#### Zu lesender Auszug
________________

Der Oberste Gerichtshof hat als Revisionsgericht durch den Präsidenten des Obersten Gerichtshofes Dr. Elsigan als Vorsitzenden und durch die Hofräte des Obersten Gerichtshofes Dr. Schopf, Dr. Steinböck, Dr. Neperscheni und Kinzel als Richter in der Rechtssache der klagenden Partei Franz K*****, vertreten durch Dr. Karl Kuprian, Rechtsanwalt in Bad-Ischl, wider die beklagte Partei Ferdinand L*****, vertreten durch Dr. Erich Bilgeri, Rechtsanwalt in Bregenz, wegen Einwendungen nach § 35 EO infolge Revision der klagenden Partei gegen das Urteil des Kreisgerichtes Wels als Berufungsgerichtes vom 24. Februar 1969, GZ R 47/69-24, womit infolge Berufung der beklagten Partei das Urteil des Bezirksgerichtes Bad-Ischl vom 16. Dezember 1968, GZ C 210/68-19, abgeändert wurde, in nichtöffentlicher Sitzung den

Beschluß

gefaßt:

Spruch

Der Revision wird Folge gegeben; das angefochtene Urteil, das in seinem dem Klagebegehren stattgebenden Teil als unangefochten unberührt bleibt, wird in seinem das Mehrbegehren abweisenden Teil sowie in seiner Kostenentscheidung aufgehoben. Die Rechtssache wird in diesem Umfange zur neuerlichen Entscheidung an das Berufungsgericht zurückverwiesen. Dieses wird auf die Kosten des Revisionsverfahren gleich weitere Kosten des Rechtsmittelverfahrens Bedacht zu nehmen haben.

Text

Begründung:

Der Kläger hatte vom Beklagten folgende Darlehen erhalten:

Am 18. 4. 1958                                  S 39.000,-

am 23. 5. 1959                                   S 80.000,-

am 19. 6. 1969                                   S 50.000,-.

Hinsichtlich des am 23. 5. 1959 zugezählten Darlehens von S 80.000 samt Zinsen und Kosten erwirkte der Beklagte gegen den Kläger den Wechselzahlungsauftrag des Landesgerichtes Feldkirch vom 14. 7. 1960 (6 Cg 1801/60).

________________

#### Gezeigte Datensätze
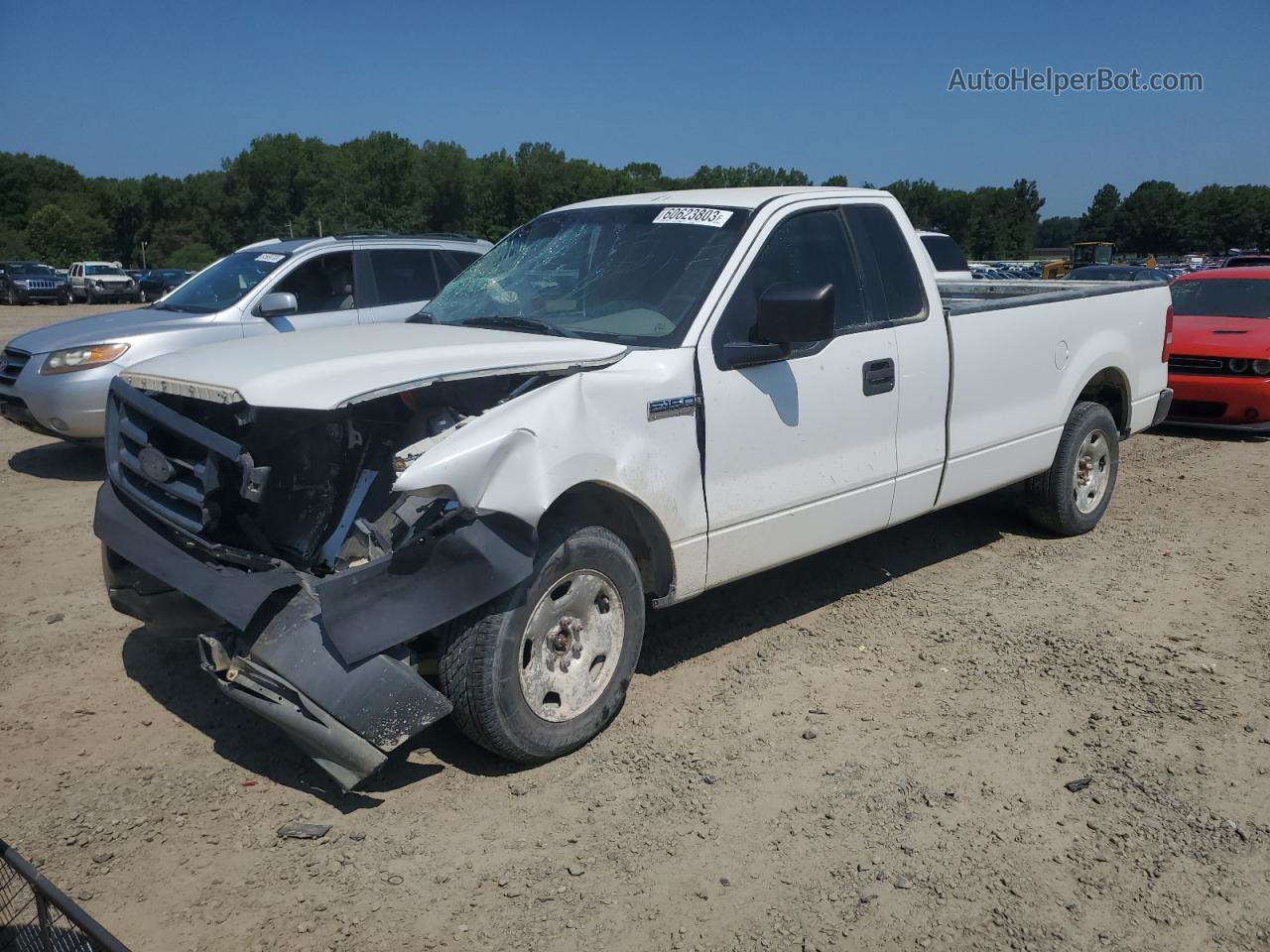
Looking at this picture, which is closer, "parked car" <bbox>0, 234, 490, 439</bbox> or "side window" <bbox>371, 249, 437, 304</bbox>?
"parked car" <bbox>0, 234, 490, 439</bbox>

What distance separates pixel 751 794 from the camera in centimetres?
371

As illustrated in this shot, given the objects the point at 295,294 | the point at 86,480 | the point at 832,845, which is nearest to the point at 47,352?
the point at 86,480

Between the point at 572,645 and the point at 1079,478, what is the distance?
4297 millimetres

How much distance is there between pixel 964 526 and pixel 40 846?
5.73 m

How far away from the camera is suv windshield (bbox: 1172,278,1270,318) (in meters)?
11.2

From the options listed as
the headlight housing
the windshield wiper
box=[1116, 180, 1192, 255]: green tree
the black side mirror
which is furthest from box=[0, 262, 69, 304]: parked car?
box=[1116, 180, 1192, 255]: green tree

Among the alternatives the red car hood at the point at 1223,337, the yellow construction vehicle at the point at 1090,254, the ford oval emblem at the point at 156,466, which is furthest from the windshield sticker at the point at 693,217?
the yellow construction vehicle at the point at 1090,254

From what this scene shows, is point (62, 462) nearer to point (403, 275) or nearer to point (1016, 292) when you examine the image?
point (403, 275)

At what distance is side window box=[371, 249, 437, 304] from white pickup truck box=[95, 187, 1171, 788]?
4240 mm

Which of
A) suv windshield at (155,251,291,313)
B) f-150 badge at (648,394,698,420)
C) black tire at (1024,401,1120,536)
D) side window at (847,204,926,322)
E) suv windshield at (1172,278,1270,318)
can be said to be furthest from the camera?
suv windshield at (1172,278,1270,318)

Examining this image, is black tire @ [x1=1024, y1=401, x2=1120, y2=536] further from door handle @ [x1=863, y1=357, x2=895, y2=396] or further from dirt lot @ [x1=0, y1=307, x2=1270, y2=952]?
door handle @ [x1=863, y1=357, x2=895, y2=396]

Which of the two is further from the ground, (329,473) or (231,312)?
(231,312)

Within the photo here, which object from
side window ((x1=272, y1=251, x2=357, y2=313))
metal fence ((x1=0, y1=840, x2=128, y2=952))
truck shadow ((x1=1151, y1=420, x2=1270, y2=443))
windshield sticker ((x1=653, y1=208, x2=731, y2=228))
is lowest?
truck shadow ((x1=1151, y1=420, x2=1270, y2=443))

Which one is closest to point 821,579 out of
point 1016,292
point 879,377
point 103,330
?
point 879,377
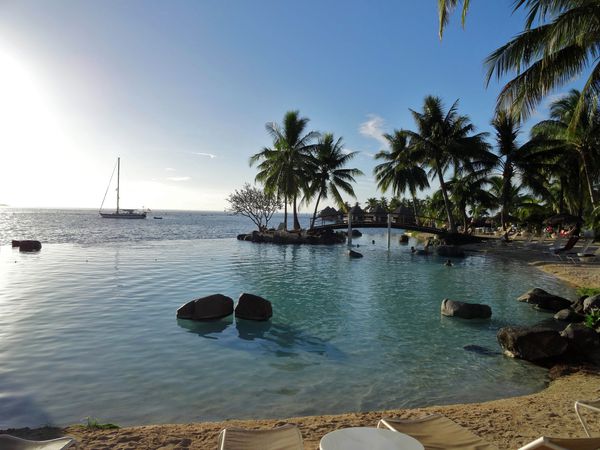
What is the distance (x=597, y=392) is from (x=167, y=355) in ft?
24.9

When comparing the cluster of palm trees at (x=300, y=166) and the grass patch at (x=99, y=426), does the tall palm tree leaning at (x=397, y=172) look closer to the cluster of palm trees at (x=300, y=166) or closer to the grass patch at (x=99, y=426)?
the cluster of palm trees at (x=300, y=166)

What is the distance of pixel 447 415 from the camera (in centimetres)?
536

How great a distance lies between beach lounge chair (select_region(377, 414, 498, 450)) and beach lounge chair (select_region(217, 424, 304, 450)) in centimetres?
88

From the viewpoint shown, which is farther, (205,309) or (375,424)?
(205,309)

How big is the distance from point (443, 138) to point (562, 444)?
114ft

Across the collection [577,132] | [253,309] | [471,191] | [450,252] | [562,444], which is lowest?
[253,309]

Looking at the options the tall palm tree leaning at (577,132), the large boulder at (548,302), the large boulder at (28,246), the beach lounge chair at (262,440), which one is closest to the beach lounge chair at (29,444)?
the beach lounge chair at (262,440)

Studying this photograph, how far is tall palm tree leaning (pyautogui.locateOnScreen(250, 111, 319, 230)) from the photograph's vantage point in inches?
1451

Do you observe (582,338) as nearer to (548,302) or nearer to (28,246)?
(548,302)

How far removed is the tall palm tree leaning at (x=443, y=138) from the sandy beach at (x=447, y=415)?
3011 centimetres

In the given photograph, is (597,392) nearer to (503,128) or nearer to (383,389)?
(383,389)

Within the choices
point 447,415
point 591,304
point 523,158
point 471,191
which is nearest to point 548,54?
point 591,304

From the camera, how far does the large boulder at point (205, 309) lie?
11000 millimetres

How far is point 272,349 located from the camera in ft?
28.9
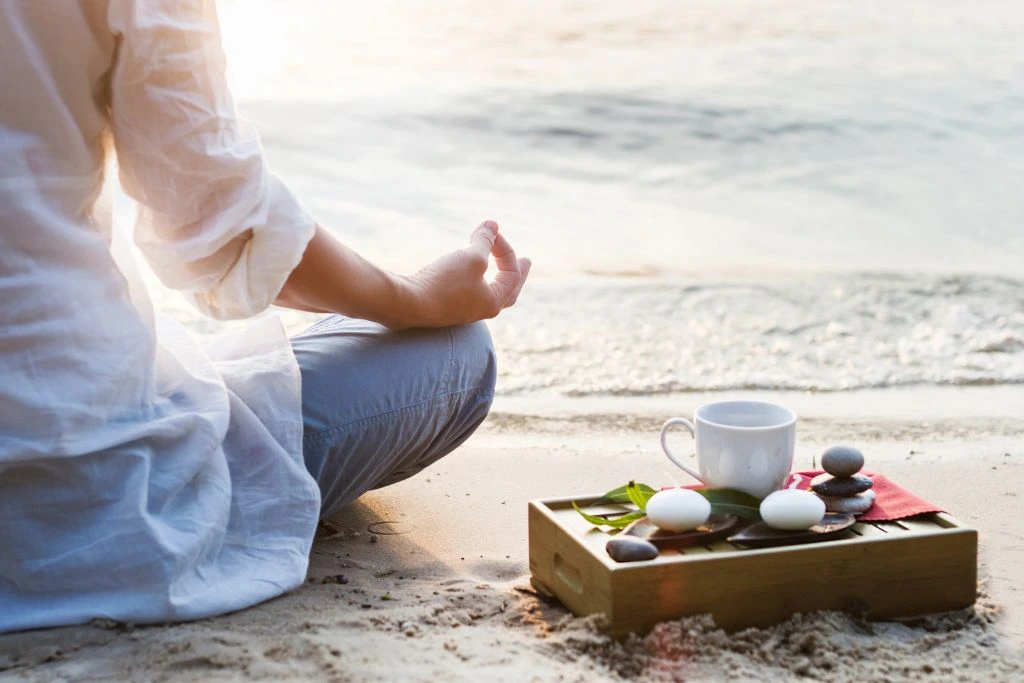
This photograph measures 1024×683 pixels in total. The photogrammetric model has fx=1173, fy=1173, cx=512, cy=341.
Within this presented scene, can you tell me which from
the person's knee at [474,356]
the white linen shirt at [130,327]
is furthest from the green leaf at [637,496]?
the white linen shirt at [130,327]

________________

#### Ziel 1
Ändere im Gerichtsbeschluss den Abschnitt von „Am 18. 4. 1958                                  S“ bis einschließlich „1969                                   S 50.000,-.“, indem du „S 39.000,-“ durch „S 40.000,-“ ersetzt, und gib ihn wieder.
#### Ziel 2
Welches Gericht erließ laut dem Gerichtsbeschluss den Wechselzahlungsauftrag vom 14. 7. 1960?
Die Datensätze haben mit dem Gerichtsbeschluss nichts zu tun.

#### Übungsergebnis 1
Am 18. 4. 1958                                  S 40.000,-

am 23. 5. 1959                                   S 80.000,-

am 19. 6. 1969                                   S 50.000,-.

#### Übungsergebnis 2
Das Landesgericht Feldkirch.